The wiring supply to your rotary phase converter should have at least three wires going to it, two hot wires and a ground. If you need an 110V supply inside the phase converter (for relays or lights) you should use a four wire supply, two hot wires, a neutral, and a ground. *Note* that when using the three wire supply that the third wire is ground not a neutral. Always provide a correctly connected ground to your machines!

Coming out of your rotary phase converter you should have 4 wires. Three "hot" wires (two original supply hot wires and the "phantom") from the idler motor windings and a ground. These should be wired to match your machine plug which should be wired to your machine according to the NEMA wiring diagram configuration. 

Note that the plugs are "phase and current" specific by NEMA standards.

Hope this helps.

Benny
The Orphanage Never Closes

*EDIT - additional:*
I just assumed you had already built your rotary phase converter from plans you had gotten somewhere and were just asking questions about how to make the connections to your lathe. After seeing Richards post I thought "maybe not". There is more than just what I said. Let us know what you have connected up. As Richard mentions the phase converter can be rope-start or they can be self-start, simple or more complex! There are plenty of plans out there. I picked the self-start version when I built mine. A few more parts and work up front but easy push-a-bottom down the road.
Benny


----------



## Richard King (Jan 27, 2013)

My Dad  told me when he opened his shop in NE MPLS back in 1955, that area did not have 3 phase power and the power company showed him how to make a phase converter.  He said a few years later they brought in 3 phase to the area and he never hooked up, just used his home made phase converter.

Several years later at our cabin, we had a small shop and he made up another one.
Here is how he hooked it up.
He told me a simple formula for motor size is HP x 1 1/2:  If you have a 5 HP machine 3 /ph.  Buy a 7 1/2 HP 3 phase motor and

 Connect wire numbers 4,5,6 together and wrap with tape.
Connect 1 phase power from your electrical switch to the 3/ph motor to wires 1 and 7 and your 3 phase machine, tape up,
Connect the other 1 phase wire from your electrical switch to the 3 / ph motor to wires 2 and 8 and another 3 phase to your machine.

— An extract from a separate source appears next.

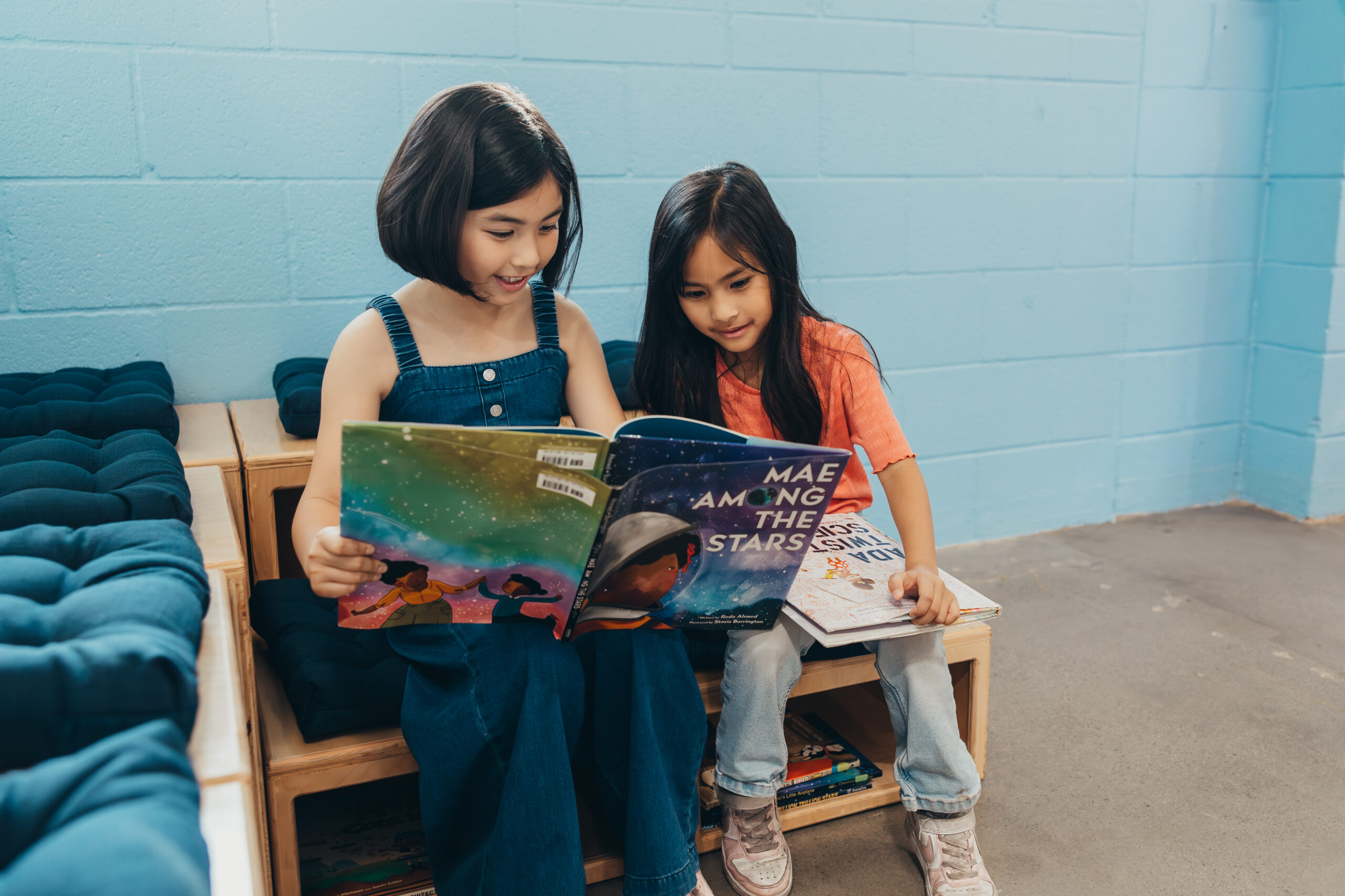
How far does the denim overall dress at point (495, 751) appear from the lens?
99cm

Tape up.
Connect the 3 /ph motor wires 3 and 9 to the last 3 phase to your machine. 

He had a pulley on the motor shaft and used an old lawn mower rope to spin the motor and flip on the single phase power at the same time and away it went.

I have seen guys connect a 110 volt motor on the 3 phase motor to start it spinning and after it started to spin they would shut off the 110 motor and it would spin free, I guess there are a few other ways to do it too.  But that's how you can hook it up.


----------



## jschance (Jan 27, 2013)

OK, what I need to power up is a 1 1/2 hp 3 phase motor on a South Bend Lathe.

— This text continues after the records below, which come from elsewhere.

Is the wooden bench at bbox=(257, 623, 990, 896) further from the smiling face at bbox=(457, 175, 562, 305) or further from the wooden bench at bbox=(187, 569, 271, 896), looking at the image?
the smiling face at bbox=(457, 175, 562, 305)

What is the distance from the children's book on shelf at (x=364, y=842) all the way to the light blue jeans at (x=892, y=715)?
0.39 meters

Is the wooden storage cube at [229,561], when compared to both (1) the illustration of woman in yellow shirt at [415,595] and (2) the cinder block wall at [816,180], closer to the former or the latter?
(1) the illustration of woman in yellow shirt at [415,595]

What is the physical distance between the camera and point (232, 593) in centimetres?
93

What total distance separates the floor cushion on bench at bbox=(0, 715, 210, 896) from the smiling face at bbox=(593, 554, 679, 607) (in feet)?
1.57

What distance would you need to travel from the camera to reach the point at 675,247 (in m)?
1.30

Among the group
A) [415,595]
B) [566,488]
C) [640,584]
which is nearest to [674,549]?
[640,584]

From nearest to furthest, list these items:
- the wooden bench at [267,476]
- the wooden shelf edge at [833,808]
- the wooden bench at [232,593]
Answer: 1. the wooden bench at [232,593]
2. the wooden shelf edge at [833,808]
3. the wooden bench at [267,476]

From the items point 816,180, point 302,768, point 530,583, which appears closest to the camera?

What I'm rigging up is a way to test to see if the motor is actually functional, then if it is I'm pretty sure I'm going to purchase a VFD as a permanent solution.

My proposed rig is I have a 5 hp 3 phase motor that I'm intending to use as an idler to convert my 220v single phase to 220v triple phase.

So if I follow what Richard directed: 

Connect wire numbers 4,5,6 together and wrap with tape.
Connect 1 phase power from your electrical switch to the 3/ph motor to wires 1 and 7 and your 3 phase machine, tape up,
Connect the other 1 phase wire from your electrical switch to the 3 / ph motor to wires 2 and 8 and another 3 phase to your machine. Tape up.
Connect the 3 /ph motor wires 3 and 9 to the last 3 phase to your machine. 

Do I hook the ground (3rd wire on the 220v single phase plug) up to the ground lug in the 3 phase motor's electrical box?

Oh, and I've set up a small 110v 'pony' motor to bring it up to speed before I turn on the 220v power.


----------



## bcall2043 (Jan 28, 2013)

jschance said:


> OK, what I need to power up is a 1 1/2 hp 3 phase motor on a South Bend Lathe.
> 
> What I'm rigging up is a way to test to see if the motor is actually functional, then if it is I'm pretty sure I'm going to purchase a VFD as a permanent solution.
> 
> ...


----------



## Richard King (Jan 28, 2013)

First of all, I'm no way an electrician,  but I have used a 3 phase 220/ 440 motor wired like that to to get 3 ph power in my shop at my cabin.     It is a simple method. I am sure there are better ways to do it.  But I only used it on rare occasions.  My Dad ran his for hours every day of the week...for years.   Good luck


----------



## jschance (Jan 31, 2013)

Success!!!

I was able to get my home brewed rotary phase convertor working last night and successfully powered up my SB Lathe.:drink2:

It's currently pretty ugly, but it's working. 

Thanks to all for the help.  Now to get a toolholder and start making some chips!


----------